*TASKS FOR THIS EXERCISE*:
1. From the article on the film Family Plot, set down the passage starting with "Family Plot is" and going on through "various family members.".
2. In the article on the film Family Plot, how much will Julia Rainbird pay Blanche to find her nephew?
3. Write what comes next in the article on the film Family Plot, continuing after its final sentence.

*EXCERPT TO READ*:
▼

Family Plot is a 1976 American black comedy thriller film directed by Alfred Hitchcock in his final directing role. It was based on Victor Canning's 1972 novel The Rainbird Pattern, which Ernest Lehman adapted for the screen. The film stars Karen Black, Bruce Dern, Barbara Harris and William Devane; it was screened at the 1976 Cannes Film Festival, but was not entered into the main competition.

The story involves two couples: one a "fake" psychic and her cab-driving boyfriend, the other a pair of professional thieves and kidnappers. Their lives come into conflict because of a search for a missing heir. The film's title is a pun: "family plot" can refer to an area in a cemetery that has been bought by one family for the burial of its various relatives; in this case it also means a dramatic plot line involving various family members.

Plot
Fake psychic Blanche Tyler (Barbara Harris) and her boyfriend George Lumley (Bruce Dern) attempt to locate the nephew of wealthy, guilt-ridden, elderly Julia Rainbird (Cathleen Nesbitt). Julia's recently-deceased sister gave the baby boy up for adoption, but Julia now wants to make him her heir and will pay Blanche $10,000 to find him. Julia knows almost nothing about the infant. During his investigation George discovers that the boy was given the name Edward Shoebridge, and is thought to have died while still young. However George tracks down a man, Joseph Maloney (Ed Lauter), who paid for Edward's tombstone years after his supposed death, and George comes to think the grave is empty. George and Blanche bicker frequently, but he is as good an investigator as she is a psychic, and their relationship is solid.

▲

*INFORMATION SUPPLIED*:

▼

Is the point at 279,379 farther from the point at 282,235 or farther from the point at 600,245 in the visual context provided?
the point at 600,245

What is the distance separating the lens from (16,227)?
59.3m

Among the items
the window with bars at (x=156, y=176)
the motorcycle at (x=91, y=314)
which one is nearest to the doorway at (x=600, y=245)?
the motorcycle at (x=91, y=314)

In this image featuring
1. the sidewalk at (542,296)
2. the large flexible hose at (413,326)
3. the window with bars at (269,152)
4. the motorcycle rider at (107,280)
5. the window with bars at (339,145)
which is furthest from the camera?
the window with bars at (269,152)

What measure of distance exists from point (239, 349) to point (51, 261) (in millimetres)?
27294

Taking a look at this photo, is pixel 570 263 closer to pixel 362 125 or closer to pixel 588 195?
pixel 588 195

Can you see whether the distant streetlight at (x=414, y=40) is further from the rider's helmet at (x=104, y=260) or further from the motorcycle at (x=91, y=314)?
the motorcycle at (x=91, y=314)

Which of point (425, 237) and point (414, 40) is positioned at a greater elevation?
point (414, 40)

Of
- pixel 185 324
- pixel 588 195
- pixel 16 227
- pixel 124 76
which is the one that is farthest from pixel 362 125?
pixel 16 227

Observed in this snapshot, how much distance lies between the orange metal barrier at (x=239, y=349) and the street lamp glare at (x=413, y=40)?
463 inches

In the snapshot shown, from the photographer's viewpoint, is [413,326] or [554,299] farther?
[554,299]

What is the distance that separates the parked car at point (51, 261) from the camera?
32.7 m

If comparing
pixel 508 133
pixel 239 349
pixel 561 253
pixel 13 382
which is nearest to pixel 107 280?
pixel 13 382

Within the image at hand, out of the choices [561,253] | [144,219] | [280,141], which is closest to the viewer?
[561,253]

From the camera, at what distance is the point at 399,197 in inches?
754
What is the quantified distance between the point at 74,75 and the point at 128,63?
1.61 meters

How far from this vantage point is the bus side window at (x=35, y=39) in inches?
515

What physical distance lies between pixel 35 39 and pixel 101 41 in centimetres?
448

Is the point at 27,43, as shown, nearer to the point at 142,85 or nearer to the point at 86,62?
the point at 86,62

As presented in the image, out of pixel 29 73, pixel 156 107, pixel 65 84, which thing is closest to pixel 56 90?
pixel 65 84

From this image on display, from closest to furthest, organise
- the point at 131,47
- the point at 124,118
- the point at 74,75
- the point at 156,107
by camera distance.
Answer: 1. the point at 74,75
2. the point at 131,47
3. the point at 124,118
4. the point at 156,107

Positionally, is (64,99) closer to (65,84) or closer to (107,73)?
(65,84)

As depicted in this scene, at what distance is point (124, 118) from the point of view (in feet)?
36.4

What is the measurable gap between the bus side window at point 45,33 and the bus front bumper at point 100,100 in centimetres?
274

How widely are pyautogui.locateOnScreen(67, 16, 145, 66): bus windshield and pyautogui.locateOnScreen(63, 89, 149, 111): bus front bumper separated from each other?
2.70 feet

▲

*RESULTS*:
1.
Family Plot is a 1976 American black comedy thriller film directed by Alfred Hitchcock in his final directing role. It was based on Victor Canning's 1972 novel The Rainbird Pattern, which Ernest Lehman adapted for the screen. The film stars Karen Black, Bruce Dern, Barbara Harris and William Devane; it was screened at the 1976 Cannes Film Festival, but was not entered into the main competition.

The story involves two couples: one a "fake" psychic and her cab-driving boyfriend, the other a pair of professional thieves and kidnappers. Their lives come into conflict because of a search for a missing heir. The film's title is a pun: "family plot" can refer to an area in a cemetery that has been bought by one family for the burial of its various relatives; in this case it also means a dramatic plot line involving various family members.

2. $10,000.

3.
Meanwhile, it has been revealed to the viewers that Shoebridge murdered his adoptive parents and faked his own death, and is now a successful jeweler in San Francisco known as Arthur Adamson (William Devane). He and his live-in girlfriend Fran (Karen Black) kidnap millionaires and dignitaries, confining them in a secure room in the cellar of their home, and return them in exchange for ransoms in the form of valuable gemstones. Arthur conceals the latest ransom, a large diamond, "in plain sight" within a crystal chandelier hanging above the home's main staircase.

When Adamson learns that George is investigating him, he enlists Maloney (the two had murdered Adamson's adoptive parents long ago) to kill Blanche and George. Maloney initially refuses to help, then contacts Blanche and George, telling them to meet him at a café on a mountain road. He cuts the brakeline of Blanche's car, but they manage to survive their dangerous high-speed descent. Maloney tries to run them over, but dies in a fiery explosion when he swerves to avoid an oncoming car and his car goes over the edge.

At Maloney's funeral, his wife (Katherine Helmond) tearfully confesses, under pressure of George's questioning, that Shoebridge's name is now Arthur Adamson. George must go to work driving his taxi for an evening shift, so Blanche tracks down various A. Adamsons in San Francisco, eventually reaching the jewelry store as it closes for the day. Arthur's assistant Mrs. Clay (Edith Atwater) offers to let Blanche leave a note. Blanche tricks Mrs. Clay into giving her his home address.

Arthur and Fran are bundling their latest kidnap victim, Bishop Wood (William Prince), into their car when Blanche rings their doorbell. They attempt to drive out of their garage, but Blanche's car blocks their way. She tells Arthur that his aunt wants to make him her heir, and for a moment everyone seems delighted with developments. Then Blanche sees the unconscious bishop, and she is abducted by the couple. Arthur drugs her and leaves her in the cellar, to deal with after they exchange the bishop for ransom.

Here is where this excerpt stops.